Naked Lunch by William S. Burroughs. Along with my collected Ginsberg, I ordered a copy of Naked Lunch. Of the three major Beats, I feel the strongest affinity with Ginsberg and the weakest, today, with Kerouac. (There was a time when I loved Jack, but that has passed.) The mugwumpy figure of William Seward Burroughs stands unsteadily somewhere in-between. That first reading of Naked Lunch was a predictably bizarre experience. The book seemed hyperactive to me, jumpy as a junkie excited to score. There were passages of great poetic beauty, pages of satirical brilliance, but there was also more than enough surrealistic overkill. Even the act of hanging people until they ejaculate in other people's mouths can get tired after a while. Admittedly, I liked most of this at the time (it impressed me less on subsequent readings), and I enjoyed and valued the book as a paramount example of literary extremity. Burroughs pushes right through the envelope and sprays semen all over the WPA mural on the post office wall. It's probably impossible to go further into transgression than Burroughs goes here, so the book remains valuable as a limit case. (And as a great argument against censorship: if Naked Lunch is permitted to be published, how can anything else be censored?) But the parts of Naked Lunch that still impress me today are the passages scattered throughout the work in which Burroughs creates images that are as close to the painted visions of Max Ernst or Salvador Dali as any writer has ever come. That's the indelible part of Burroughs.

The Trial by Franz Kafka. Is any authorial adjective more overused than 'Kafkaesque'? 'Joycean' is probably as common among literary types, but the Kafka-word has seeped (nay, flooded) into political discourse. There is not a corridor of the federal government that has not been referred to by someone as a "Kafkaesque bureaucracy." Any controversial cabinet nominee will at some point refer to his confirmation hearing as 'Kafkaesque'--although I don't recall any of them being bludgeoned to death with rocks at the end of the hearings.

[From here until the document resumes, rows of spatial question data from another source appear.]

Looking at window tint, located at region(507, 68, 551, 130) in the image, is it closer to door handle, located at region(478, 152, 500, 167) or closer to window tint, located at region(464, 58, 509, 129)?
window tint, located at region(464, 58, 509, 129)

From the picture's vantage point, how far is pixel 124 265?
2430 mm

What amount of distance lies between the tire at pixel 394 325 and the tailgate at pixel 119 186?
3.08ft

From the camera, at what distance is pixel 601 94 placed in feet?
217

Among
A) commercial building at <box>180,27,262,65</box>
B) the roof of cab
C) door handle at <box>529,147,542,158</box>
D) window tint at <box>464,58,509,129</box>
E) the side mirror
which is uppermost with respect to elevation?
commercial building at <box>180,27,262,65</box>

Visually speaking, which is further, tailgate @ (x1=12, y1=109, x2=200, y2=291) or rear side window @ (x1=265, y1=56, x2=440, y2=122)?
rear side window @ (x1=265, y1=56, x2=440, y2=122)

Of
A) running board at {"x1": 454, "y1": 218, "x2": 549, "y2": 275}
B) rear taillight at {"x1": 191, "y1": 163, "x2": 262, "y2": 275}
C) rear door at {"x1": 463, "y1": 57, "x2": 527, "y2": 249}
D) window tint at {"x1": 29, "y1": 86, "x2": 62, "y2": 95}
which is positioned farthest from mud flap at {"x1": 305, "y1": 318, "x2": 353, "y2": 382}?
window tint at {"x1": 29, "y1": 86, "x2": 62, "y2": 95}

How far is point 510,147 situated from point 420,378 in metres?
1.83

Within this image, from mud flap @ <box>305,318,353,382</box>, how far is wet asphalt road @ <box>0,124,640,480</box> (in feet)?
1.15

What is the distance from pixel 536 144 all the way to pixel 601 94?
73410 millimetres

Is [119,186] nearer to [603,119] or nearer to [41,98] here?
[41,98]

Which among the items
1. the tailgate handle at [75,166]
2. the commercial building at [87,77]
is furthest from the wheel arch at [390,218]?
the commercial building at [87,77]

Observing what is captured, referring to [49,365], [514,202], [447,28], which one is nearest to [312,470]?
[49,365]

For Shelley Duvall's character in Annie Hall, sex with Woody Allen was "a Kafkaesque experience." As that last example shows, the word long ago came unmoored from its literary meanings; it has long been an empty piece of cultural capital, a word pronounced to advertise--or fake--erudition. (Yes, there once was a time when people considered erudition a thing worth faking...but even those weren't the days.) This ubiquitous word, and the need to understand it, led me to read The Trial in my early twenties. I eventually arrived at a definition quite different from the self-serving one implied by Clarence Thomas's usage at his confirmation hearing. The shocking eruption of unexplained strangeness within a context of familiarity, an expressionistic scream echoing through the overstuffed rooms of naturalistic fiction--that's what 'Kafkaesque' means to me. It's a meaning akin to the defining characteristic of a literary tendency Kafka decisively influenced, Latin American magic realism. The Latin Americans, from Borges on, added a highball of Faulkner to a tumbler of Kafka, stirred well, poured on a quart of tequila, and set it all aflame. The only thing more ubiquitous than the misuse of Kafka's adjective is his literary influence. This unknown Austro-Hungarian bureaucrat seems to turn up everywhere, influencing both Grass and Murakami, both Borges and Philip Roth, both Updike and Burroughs, both Nabokov and Erica Jong, both Calvino and Rushdie, both Sebald and Ellison (Ralph and Harlan both). Whatever else 20th-century literature might have been, it was certainly Kafkaesque.